Reproduce each line of the material that follows, word for word.

• DATA
******
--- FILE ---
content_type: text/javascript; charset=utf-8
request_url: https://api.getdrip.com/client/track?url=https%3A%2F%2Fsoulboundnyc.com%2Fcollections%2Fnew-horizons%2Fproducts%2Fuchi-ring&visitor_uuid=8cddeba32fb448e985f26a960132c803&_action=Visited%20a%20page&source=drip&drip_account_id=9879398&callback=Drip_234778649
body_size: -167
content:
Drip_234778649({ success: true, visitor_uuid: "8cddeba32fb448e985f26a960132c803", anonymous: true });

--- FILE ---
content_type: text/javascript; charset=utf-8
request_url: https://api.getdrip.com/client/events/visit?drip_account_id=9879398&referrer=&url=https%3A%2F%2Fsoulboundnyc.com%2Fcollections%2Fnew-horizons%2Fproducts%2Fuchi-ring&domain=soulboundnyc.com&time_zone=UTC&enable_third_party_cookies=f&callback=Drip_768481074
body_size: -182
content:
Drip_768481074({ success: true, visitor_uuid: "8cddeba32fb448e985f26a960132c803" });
******
• ANSWER FOR THIS EXERCISE
--- FILE ---
content_type: text/javascript; charset=utf-8
request_url: https://api.getdrip.com/client/track?url=https%3A%2F%2Fsoulboundnyc.com%2Fcollections%2Fnew-horizons%2Fproducts%2Fuchi-ring&visitor_uuid=8cddeba32fb448e985f26a960132c803&_action=Visited%20a%20page&source=drip&drip_account_id=9879398&callback=Drip_234778649
body_size: -167
content:
Drip_234778649({ success: true, visitor_uuid: "8cddeba32fb448e985f26a960132c803", anonymous: true });

--- FILE ---
content_type: text/javascript; charset=utf-8
request_url: https://api.getdrip.com/client/events/visit?drip_account_id=9879398&referrer=&url=https%3A%2F%2Fsoulboundnyc.com%2Fcollections%2Fnew-horizons%2Fproducts%2Fuchi-ring&domain=soulboundnyc.com&time_zone=UTC&enable_third_party_cookies=f&callback=Drip_768481074
body_size: -182
content:
Drip_768481074({ success: true, visitor_uuid: "8cddeba32fb448e985f26a960132c803" });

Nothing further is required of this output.